Case study: Accepting help
Michael Shannon is the managing partner at Lowanna Properties in Cathcart near Bombala, NSW. Following bushfire on the farm at the end of January 2020, his recovery was supported by both professionals and local community members.
Getting started in recovery meant prioritising the necessary work and establishing cash flow. “The rural financial counsellor came in; it was seriously the best thing ever. He was my saving grace. Effectively, we just came up with this plan of attack for how to get our fences up and running, how to get going again.”
Drawing on the community in the local area was also very helpful. “The best thing between my neighbours that got burnt, we sat down and had a beer and said, ‘We have a lot to do here. So what are we going to do? Let’s turn a negative into a positive.’ We built an exclusion fence that runs along the bush, about 30 km long. In times of desperation, farmers get together – what a great thing to come out of it all.”
Michael also sees great value in taking advice from professional advisors. “Trust in others who have on-ground experience and have 100% of their focus in that area as part of their job. You rely on innovation in yourself to resolve issues every day, but you don’t know everything. If you don’t have advisors all around you, you’re limiting your ability to address certain situations that come upon you. Dealing with recovery is a combination of the tacit knowledge that you have and also the information that comes in from others. You haven’t got time to go and read all that information.”

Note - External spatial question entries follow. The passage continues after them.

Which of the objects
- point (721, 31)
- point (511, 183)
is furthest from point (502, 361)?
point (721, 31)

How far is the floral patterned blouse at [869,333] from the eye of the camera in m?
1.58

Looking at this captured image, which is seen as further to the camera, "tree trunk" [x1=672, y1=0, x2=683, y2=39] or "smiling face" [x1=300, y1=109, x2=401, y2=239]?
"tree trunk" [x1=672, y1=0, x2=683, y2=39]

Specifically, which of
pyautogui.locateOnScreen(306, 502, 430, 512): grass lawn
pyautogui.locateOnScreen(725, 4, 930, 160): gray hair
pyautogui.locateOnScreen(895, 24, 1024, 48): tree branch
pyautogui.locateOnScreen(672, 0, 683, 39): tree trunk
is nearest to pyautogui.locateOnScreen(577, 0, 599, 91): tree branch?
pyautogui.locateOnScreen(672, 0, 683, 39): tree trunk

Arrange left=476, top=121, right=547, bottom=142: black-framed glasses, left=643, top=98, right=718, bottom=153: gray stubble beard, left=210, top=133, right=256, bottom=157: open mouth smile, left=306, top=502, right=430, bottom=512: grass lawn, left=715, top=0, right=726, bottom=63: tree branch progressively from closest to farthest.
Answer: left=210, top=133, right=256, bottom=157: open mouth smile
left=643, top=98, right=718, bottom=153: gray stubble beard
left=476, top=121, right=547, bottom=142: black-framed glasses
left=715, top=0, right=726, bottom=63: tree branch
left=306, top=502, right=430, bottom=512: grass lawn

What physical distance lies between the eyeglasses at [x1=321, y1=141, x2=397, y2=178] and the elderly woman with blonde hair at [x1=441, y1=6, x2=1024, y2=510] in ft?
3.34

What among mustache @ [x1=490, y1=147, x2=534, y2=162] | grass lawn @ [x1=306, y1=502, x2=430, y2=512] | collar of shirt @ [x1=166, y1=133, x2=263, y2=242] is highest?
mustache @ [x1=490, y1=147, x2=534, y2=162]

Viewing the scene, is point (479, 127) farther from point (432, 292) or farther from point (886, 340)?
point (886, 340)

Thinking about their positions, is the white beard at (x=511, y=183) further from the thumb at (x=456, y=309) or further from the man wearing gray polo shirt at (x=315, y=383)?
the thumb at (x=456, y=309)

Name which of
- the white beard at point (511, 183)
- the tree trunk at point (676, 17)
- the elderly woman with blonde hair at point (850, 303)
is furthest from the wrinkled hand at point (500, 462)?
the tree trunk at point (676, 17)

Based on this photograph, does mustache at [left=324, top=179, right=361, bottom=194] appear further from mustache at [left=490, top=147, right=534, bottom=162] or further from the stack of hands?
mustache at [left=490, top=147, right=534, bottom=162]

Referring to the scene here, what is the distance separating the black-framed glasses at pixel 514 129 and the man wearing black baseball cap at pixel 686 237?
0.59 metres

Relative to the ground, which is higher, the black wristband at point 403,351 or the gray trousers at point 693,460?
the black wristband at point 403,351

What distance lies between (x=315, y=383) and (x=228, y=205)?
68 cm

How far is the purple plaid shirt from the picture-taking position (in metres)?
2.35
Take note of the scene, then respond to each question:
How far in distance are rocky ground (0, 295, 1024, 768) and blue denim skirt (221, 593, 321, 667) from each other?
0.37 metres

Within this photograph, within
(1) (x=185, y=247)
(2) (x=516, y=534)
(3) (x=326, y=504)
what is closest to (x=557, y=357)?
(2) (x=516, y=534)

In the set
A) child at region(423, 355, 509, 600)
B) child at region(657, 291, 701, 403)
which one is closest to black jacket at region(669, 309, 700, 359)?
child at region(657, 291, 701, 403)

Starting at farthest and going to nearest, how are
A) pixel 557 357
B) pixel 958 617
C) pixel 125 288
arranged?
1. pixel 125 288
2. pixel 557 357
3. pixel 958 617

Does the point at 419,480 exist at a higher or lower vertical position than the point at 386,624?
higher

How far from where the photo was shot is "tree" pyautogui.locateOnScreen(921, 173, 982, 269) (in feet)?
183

“A lot people think, ‘I can do it all’ but at the end of the day you don’t want to get yourself mentally sick because you have overdone it. A sunk cost now might have benefits on the other side. I asked myself, ‘How can I recover as quickly and successfully as I can, to re-establish my cash flow?’” The answer for Michael was agistment rather than selling his livestock.
Finding the right agistment can be daunting, especially if it’s not a normal part of your farm operations. “You really rely upon trusted agents to do the right thing and find the right agistment. For me, I had some anxieties from previous experiences in the family, but I was so pleasantly surprised. I had all the cows come back, they had the best calving, the guy treated them like his own family. That trusted relationship is so important.”
To other fire-affected farmers in future, Michael says: “Don’t be afraid to get help. Reach out to your mates, your neighbours, your livestock agent. Whoever you have trust in, they’re there to help. I had a great support network around me and I could really rely on them in recovery.”